Верлибры поэта в совокупности её текстов существуют и на виртуальном уровне, и на традиционных носителях. Книги и компакты поэт издает не только для того, чтобы позировать с ними перед камерой. Поэзия - тоже информация, которая, обретая вещественное воплощение, переходит таким образов на уровень знаний.

Стихи Ирины Котовой - не компоненты дискурса в соотношении их с предметами - а выражение веры, реализация божьего промысла и собственного предназначения.

В разновидностях человеческих ощущений поэзия Ирины Котовой ближе всего к чувству боли.

Сейчас в тренде сочетать на своем лице печать абсолютной "продвинутости" с абсолютной неустроенностью "по жизни". Поколение поэтов-истопников вдруг стало сменяться поколением - тоже ничего не умеющих толком делать - поэтов-курьеров.

Мне же по сердцу абсолютный профессионализм Ирины Котовой -

прекрасного поэта, ученого и врача.

И вот стихи:

Наследство

Мне в наследство от детства достались: двойка-лебедь, затёртая в дневнике,

самолёт, разрубивший облако (был игрушечный — и в пике),

пёс дворовый по кличке Шарик с боком, выжженным кислотой,

пестрота бесприютных, жалких, приходящих к нам на постой,

тренер, гнущий насильно спину: губы в зубы, слеза — на мат,

мой отец, приносящий в кухню леса хвойного аромат,

мальчуган на ребре забора (упадёт? он уже упал!),

новый велик — колени в ранах (его, кажется, брат сломал),

потрошенье несчастной жабы — медицинский эксперимент,

эта жаба и жар ангинный — бред, в котором спасенья нет,

счастье гулкое в осознанье, что все живы, — и тут же страх:

то ли землю засыпал порох, то ли землю засыпал прах.

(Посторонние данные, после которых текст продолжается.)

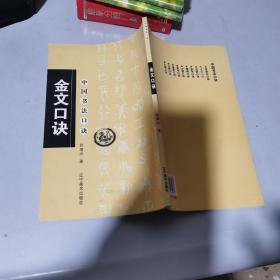 中国书法口诀:金文口诀
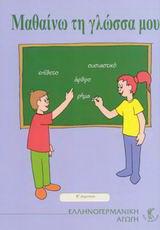 Μαθαίνω τη γλώσσα μου Ε΄ δημοτικού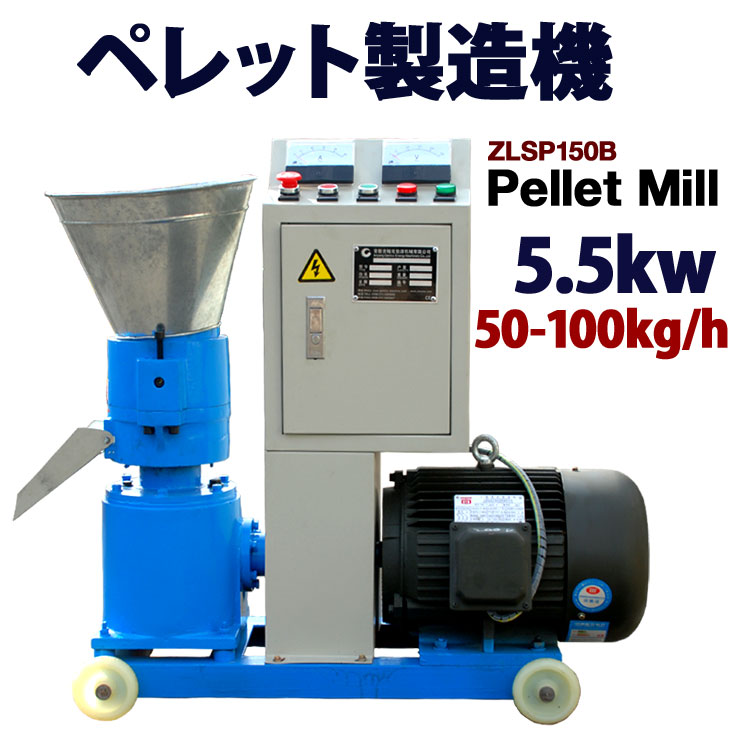 ペレット製造機 ペレット 粉砕機 バイオマス エコロジー ガーデニング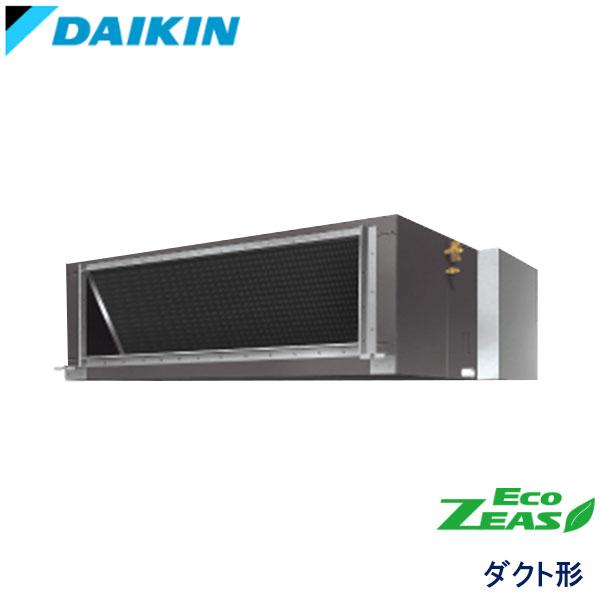 SZRMH224A DAIKIN ECO ZEAS 天井埋込ダクト形 シングル 8馬力 三相200V ワイヤードリモコン -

Мама Шарика лечит мазью, Шарик мордой припал ко мне.

Губы — в зубы, плевать, что всюду время тикает в тишине.

Заграница

Дедушка говорит Ире: «Зачем тебе заграница?

Оставайся в Воронеже. Мужа себе найди.

Где родился — там и годился. При Союзе был в Ницце.

Смотришь в их лица и понимаешь — не по пути».

Бабушка говорит Ире: «Уезжай. Выйдешь за немца.

Или за англичанина. Только не отдавай сердце.

Немцы — скупы, но англичане — высокомерны.

Впрочем, русские еще хуже — пьют безмерно.

Посмотри на мать: для того ль я ее растила?

Нужно как-то исправить карму —

уезжай, Ира».

Ира историю России сдала на «отлично»,

На бале медалистов видела президента, лично.

Ира знает: наша жизнь от лубка к совку и обратно.

От этих мыслей ей тягостно, грустно и неприятно.

Ира уедет и будет по скайпу посылать улыбки —

Солнечных зайчиков, птичек и делать свои ошибки;

На week-end ездить в Альпы — смотреть как пасутся овцы,

Вспоминать Воронеж.

Она никогда не вернётся.

* * *

Господи, разрули, всё, что в жизни этой принять пришлось:

Я не знаю, кого любить, с кем быть в свои сорок лет,

Просыпаюсь ночью, думаю: офицер, поэт...

Женщина — это та же девочка. Зарываюсь в плед.

Господи, что спешит и тужится так земная ось?

Подставляет голову приласкать его чёрный пёс,

Эх, Портос, у твоей хозяйки, знаешь ли, крышеснос.

Принеси ошейник — гулять идём

В одиночество. Нам не нужен дом.

* * *

Я сегодня смерти набила морду —

на дежурстве, ровно в двенадцать ночи.

Смерть вначале ходила цацей — гордо

и не думала прятать взгляд сорочий.

Но потом она превратилась в тихую санитарку,

что полы помоет, покормит кашей.

Санитарок жалко — у них запарка.

Но раскрылась хитрость трудяги нашей.

За халат мой белый она цеплялась,

обмануть пыталась: не дышит! верьте!

про судьбу шептала, про грех, про жалость…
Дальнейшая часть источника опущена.